BEYOND WINTER: The Irrelevant Memories of An Old Janitor—THE WORLD IS MY FIELDHOUSE [M, 4-28-25]
There was an article recently [4-22-25], in The Indiana Daily Student, about the dirty and disgusting conditions student athletes have to put up with in The Harry Gladstein Fieldhouse, the home of Indiana University track and field sports. I took that personally, since I was once the custodian there.
It wasn’t The Harry Gladstein Fieldhouse then. It was just the “new” field house, a stopping place between the “old” fieldhouse-- --and Assembly Hall, “The house that Bob Knight built.”
The “old” fieldhouse--where I did the required PE course in my frosh year, and where we all filled out fourteen 3x5 cards and stood in long lines to register for classes--is now named for Bill Garrett, All-American IU basketball player and the first black to play regularly in the Big 10
When Assembly Hall, now named for philanthropist Simon Skjodt, was completed, the track and field teams felt good about inheriting the “new” fieldhouse, because it was a clean, beautiful facility. I know it was, because that is the way I left it.
Apparently, the new janitor didn’t do as good a job as I did. Of course, it was 64 years ago that I left the job, and so maybe the deterioration wasn’t just because of my custodial replacements.
I had worked for George McClain, the director of the IU buildings and grounds division, during summers, when I was an undergrad student. When Helen and I got thrown out of Dallas for letting black kids come to the community center we directed, and I could not continue at the Perkins School of Theology at SMU, we moved back to Bloomington. George put me back on his payroll as the custodian for the new fieldhouse.

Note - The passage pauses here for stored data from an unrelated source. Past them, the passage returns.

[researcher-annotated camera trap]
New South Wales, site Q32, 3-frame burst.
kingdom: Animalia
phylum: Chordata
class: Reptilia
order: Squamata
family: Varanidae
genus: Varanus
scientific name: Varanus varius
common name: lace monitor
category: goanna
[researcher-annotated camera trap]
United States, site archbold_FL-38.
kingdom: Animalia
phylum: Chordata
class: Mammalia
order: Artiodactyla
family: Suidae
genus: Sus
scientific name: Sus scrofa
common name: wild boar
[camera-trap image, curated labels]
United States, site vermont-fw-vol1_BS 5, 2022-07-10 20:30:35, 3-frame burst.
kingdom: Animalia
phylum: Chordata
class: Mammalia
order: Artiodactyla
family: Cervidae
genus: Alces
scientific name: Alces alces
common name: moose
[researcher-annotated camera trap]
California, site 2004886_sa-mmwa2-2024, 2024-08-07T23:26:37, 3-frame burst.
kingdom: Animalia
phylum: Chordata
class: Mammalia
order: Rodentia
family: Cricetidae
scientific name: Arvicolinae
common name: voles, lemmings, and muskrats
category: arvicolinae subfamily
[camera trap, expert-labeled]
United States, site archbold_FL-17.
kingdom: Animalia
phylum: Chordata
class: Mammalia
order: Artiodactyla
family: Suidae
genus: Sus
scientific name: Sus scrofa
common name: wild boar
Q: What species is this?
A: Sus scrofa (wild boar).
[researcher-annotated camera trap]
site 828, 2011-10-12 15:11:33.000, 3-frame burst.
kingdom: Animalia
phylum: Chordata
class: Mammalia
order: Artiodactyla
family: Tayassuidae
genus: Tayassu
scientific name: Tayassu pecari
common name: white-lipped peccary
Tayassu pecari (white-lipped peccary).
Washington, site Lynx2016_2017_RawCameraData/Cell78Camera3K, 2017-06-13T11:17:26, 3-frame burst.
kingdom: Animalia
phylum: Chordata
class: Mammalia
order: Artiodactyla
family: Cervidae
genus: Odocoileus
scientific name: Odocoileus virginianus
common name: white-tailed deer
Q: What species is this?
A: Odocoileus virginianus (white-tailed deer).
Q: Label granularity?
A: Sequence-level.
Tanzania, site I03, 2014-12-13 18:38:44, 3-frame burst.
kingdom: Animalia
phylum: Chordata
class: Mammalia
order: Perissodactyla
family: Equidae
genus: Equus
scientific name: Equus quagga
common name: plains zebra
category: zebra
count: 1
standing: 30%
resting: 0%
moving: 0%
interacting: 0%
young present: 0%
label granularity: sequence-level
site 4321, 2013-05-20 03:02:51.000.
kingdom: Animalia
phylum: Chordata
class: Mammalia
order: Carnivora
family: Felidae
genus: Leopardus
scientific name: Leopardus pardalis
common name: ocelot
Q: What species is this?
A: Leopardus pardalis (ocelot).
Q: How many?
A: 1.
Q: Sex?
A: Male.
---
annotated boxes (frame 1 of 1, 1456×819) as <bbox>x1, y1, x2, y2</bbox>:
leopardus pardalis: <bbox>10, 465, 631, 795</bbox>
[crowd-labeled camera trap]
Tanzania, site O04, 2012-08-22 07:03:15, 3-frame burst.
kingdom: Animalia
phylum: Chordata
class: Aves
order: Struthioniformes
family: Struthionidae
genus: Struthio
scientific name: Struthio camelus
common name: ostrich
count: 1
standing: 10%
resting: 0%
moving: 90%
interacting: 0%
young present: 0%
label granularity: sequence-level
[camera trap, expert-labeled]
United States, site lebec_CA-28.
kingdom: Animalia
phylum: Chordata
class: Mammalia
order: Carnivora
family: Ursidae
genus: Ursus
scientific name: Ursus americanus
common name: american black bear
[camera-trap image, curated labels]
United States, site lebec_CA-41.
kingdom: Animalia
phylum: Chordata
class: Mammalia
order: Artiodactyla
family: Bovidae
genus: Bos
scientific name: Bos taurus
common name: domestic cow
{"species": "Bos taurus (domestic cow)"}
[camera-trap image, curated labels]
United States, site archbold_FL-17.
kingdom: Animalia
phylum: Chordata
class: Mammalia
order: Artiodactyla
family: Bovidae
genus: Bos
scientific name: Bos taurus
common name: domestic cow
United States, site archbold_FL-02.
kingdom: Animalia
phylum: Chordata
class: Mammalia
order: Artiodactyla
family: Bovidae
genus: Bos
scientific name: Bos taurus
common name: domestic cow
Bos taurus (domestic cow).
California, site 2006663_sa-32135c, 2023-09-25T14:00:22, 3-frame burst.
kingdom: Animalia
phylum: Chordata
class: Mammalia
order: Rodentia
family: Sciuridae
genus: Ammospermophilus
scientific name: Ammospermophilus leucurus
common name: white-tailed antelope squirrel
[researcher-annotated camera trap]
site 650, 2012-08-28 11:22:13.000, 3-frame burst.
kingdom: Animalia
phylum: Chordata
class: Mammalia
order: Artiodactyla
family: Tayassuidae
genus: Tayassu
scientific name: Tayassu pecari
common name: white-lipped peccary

I assumed that I was done with ministry at that point. I was good at janitorial work, and I got to hang around the basketball team. I had to use one of those wide dry mops on the playing floor each day before practice. I’d make a point of finishing just before the arrival of the players and coach Lou Watson, the former assistant and successor to the great Branch McCraken, thinking that if they were ever a player short for scrimmaging, Lou would do the logical thing and have me play. Turns out that Lou wasn’t all that logical.
There was a sort of combination office and supply room in that fieldhouse where I ate the lunch Helen had packed for me. It was a lonesome time, eating my carrot sticks and spam sandwich by myself in the midst of mops and brooms, so I took a book to read. I selected which book the same way I do now when I want a book for a doctor’s waiting room—by size, something to fit a coat pocket or a lunch sack.
One day, I pulled from my lunch sack the small book I had grabbed from our bricks and boards book shelves on my way out the door and started reading…about how to be a better preacher, as extolled by Alexander Mackay.
I thought…wait a minute. I don’t need this book anymore… but I kept on reading. I began to compare what Mackay was saying with my three years as a preacher while I had been an IU undergrad.
When it came time to go back to my mopping and sweeping, I wanted to continue that conversation with Mackay instead. I realized that I wasn’t through with the ministry yet. Or maybe, the ministry wasn’t through with me yet.
I was a bit disappointed when I told George McClain that I had to give up my career as custodian at the new fieldhouse so that I could go back to seminary, this time at Garrett, at Northwestern U. George didn’t seem disappointed that I was giving up janitorial work. “You’ll be a great preacher,” he said.
Maybe I didn’t leave the new fieldhouse as clean as I thought I did.
John Robert McFarland
I decided on The World
Is My Fieldhouse as the title for this column, because of John Wesley’s
phrase, “The world is my parish.” Too cute? Not relevant enough? Well,
sometimes, titles that communicate clearly just don’t come easily.